La Commission de Venise : kesako ?
De son nom complet, la Commission européenne pour la démocratie par le droit a été créée par un accord élargi du Conseil de l’Europe qui regroupe soixante-et-un États. Sa particularité est que quinze d’entre eux ne sont pas Européens, comme le Canada, la Colombie ou encore le Mexique, mais ont souhaité adhérer à cet accord afin de bénéficier de l’expertise et de l’accompagnement des experts juridiques qui la composent.
Son rôle est de rendre des avis sur différents projets de réforme constitutionnelle en discussion dans les pays membres. L’État peut de lui-même demander un avis à la Commission sur le projet en question ou à l’Assemblée parlementaire du Conseil de l’Europe si l’Etat est membre de plein droit du Conseil de l’Europe. L’objectif est de veiller à ce que les structures juridiques du pays respectent les droits fondamentaux et la prééminence du droit en dépit de l’application du projet de réforme constitutionnelle. Grâce à ses larges bases de données en droit constitutionnel et électoral, la Commission peut efficacement chercher des solutions juridiques par le droit comparé lors de la rédaction de ses avis. La variété des systèmes juridiques avec lesquels la Commission est amenée à travailler constitue sa plus grande force.

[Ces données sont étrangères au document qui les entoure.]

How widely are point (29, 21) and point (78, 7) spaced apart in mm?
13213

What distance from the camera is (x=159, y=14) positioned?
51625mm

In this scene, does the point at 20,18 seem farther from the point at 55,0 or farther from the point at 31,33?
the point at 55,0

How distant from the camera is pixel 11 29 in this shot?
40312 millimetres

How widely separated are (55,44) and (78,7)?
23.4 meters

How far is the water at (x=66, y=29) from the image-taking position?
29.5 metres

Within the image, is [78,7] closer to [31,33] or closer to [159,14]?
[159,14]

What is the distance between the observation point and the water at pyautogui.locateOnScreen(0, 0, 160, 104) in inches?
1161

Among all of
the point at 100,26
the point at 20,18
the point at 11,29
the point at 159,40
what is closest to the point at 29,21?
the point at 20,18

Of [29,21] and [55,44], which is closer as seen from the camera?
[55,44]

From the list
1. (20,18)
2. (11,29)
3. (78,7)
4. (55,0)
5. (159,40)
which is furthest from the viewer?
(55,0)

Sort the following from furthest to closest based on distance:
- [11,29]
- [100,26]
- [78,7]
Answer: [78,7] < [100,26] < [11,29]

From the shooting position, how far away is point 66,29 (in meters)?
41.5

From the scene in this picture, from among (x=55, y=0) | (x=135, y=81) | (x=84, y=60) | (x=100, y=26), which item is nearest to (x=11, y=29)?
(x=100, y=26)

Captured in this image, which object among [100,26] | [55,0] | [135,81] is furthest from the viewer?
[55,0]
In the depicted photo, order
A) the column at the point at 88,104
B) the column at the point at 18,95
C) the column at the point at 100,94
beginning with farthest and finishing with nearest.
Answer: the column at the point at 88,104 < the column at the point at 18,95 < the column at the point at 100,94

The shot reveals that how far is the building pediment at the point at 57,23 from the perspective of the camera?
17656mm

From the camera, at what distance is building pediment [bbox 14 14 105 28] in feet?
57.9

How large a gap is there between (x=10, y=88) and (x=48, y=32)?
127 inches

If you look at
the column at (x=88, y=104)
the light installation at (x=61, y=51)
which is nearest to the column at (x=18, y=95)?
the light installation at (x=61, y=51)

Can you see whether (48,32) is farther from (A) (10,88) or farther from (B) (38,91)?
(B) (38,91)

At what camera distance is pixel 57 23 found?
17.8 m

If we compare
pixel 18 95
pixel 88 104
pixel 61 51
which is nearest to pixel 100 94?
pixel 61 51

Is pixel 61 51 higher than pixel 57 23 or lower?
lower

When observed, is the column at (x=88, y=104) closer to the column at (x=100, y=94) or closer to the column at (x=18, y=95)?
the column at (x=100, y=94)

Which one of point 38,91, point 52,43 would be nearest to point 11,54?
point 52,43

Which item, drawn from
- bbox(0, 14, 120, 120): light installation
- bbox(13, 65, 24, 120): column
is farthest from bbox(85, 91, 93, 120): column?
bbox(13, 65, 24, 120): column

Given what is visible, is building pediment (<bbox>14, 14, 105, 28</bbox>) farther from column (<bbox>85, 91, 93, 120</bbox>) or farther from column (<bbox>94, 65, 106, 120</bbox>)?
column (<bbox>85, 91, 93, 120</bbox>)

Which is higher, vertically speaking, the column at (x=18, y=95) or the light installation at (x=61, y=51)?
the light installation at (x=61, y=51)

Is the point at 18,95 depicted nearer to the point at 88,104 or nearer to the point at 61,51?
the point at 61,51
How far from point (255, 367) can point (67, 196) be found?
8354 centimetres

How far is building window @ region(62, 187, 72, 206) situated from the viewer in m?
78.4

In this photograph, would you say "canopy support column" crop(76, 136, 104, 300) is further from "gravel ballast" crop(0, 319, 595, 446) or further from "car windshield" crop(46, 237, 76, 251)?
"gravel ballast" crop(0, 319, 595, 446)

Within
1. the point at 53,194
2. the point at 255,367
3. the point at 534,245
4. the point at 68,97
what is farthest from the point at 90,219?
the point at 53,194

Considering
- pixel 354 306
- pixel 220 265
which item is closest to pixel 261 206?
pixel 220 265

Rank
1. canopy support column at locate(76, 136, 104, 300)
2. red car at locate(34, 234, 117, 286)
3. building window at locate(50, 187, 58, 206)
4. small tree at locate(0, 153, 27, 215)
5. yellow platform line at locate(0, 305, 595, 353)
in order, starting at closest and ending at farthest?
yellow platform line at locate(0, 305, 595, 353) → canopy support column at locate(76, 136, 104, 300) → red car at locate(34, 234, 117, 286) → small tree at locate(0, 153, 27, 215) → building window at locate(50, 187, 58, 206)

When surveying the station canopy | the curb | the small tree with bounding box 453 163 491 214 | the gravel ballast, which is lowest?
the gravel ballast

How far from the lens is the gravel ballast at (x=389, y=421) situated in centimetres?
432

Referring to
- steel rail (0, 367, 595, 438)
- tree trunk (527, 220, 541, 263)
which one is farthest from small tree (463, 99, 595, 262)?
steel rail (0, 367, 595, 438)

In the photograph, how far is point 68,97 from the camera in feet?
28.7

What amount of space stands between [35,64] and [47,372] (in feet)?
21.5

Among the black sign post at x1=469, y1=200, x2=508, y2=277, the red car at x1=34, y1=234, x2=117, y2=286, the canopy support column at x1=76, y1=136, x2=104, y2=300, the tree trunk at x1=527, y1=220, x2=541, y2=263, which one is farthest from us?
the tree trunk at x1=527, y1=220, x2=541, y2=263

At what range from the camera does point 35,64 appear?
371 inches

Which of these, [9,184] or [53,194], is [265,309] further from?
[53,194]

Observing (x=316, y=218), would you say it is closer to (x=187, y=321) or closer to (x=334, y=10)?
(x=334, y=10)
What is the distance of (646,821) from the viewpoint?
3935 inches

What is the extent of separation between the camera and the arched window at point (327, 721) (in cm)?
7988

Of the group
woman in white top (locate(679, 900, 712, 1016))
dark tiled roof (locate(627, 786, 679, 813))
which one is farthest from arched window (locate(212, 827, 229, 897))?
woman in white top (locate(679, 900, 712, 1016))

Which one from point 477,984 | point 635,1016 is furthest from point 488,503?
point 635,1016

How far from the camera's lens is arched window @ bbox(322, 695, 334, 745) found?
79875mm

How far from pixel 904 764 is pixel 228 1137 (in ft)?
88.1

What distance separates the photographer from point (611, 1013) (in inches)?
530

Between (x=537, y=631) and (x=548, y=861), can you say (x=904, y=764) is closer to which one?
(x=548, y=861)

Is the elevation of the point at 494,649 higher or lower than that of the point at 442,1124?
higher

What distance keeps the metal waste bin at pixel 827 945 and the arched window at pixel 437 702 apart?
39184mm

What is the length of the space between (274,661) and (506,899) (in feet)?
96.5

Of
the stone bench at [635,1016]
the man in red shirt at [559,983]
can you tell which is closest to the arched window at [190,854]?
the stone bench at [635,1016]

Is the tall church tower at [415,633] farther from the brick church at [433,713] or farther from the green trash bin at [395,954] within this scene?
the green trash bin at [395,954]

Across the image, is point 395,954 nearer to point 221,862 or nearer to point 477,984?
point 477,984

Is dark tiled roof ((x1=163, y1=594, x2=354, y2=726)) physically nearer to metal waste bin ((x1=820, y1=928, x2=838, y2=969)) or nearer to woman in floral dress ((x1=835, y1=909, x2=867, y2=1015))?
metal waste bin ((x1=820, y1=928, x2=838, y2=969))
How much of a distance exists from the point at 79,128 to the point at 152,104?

Ses membres sont des juristes, juges, enseignants ou politiciens internationaux qui travaillent en lien avec une équipe permanente basée à Strasbourg. Chaque année, la Commission se réunit quatre fois à Venise au sein de la Scuola Grande di San Giovanni Evangelista pour adopter les avis, en présence de tous ses membres.
Ses liens étroits avec la Commission Européenne
La Commission de Venise travaille régulièrement sur des avis concernant des Etats Membres de l’Union Européenne (UE). L’UE n’ayant pas d’organe dédié à l’analyse des constitutions et réformes de ses pays membres, l’expertise de la Commission de Venise devient incontournable.
En réalité, la Commission européenne pour la démocratie par le droit est née du simple constat que la chute de l’Union Soviétique, et avec elle du “Bloc de l’Est”, allait conduire les ex-Républiques socialistes à mener de nombreuses réformes constitutionnelles dans le cadre du processus de lustration (fait d’évincer une partie de la classe politique et des fonctionnaires due à leur participation active à l’ancien régime politique). Lors de sa création en mai 1990, elle a dès lors permis à de nombreux États de reconstruire leur démocratie en conservant l’héritage constitutionnel européen. Depuis, elle a publié 1070 avis et études dont 50 rien qu’en 2021.
Cette expertise, l’une des plus performantes au monde, est donc une opportunité tant pour l’UE que pour les pays candidats. En effet, l’UE a besoin de l’avis extérieur et neutre de la Commission (dont elle finance certains avis) et les États candidats à l’adhésion ont alors tout intérêt à suivre les avis rendus par la Commission de Venise pour passer sans soucis les différentes étapes du processus d’intégration à l’Union Européenne. Le fait d’être partenaire ou candidat à l’UE est effectivement conditionné par la conformité des États à l’héritage constitutionnel européen et aux avis rendus par la Commission.
Cette dernière a donc su devenir en quelques décennies un garant de l’héritage constitutionnel de l’espace européen en se positionnant comme experte de la notion d’état de droit, caractéristique nécessaire à l’intégration de l’Union Européenne.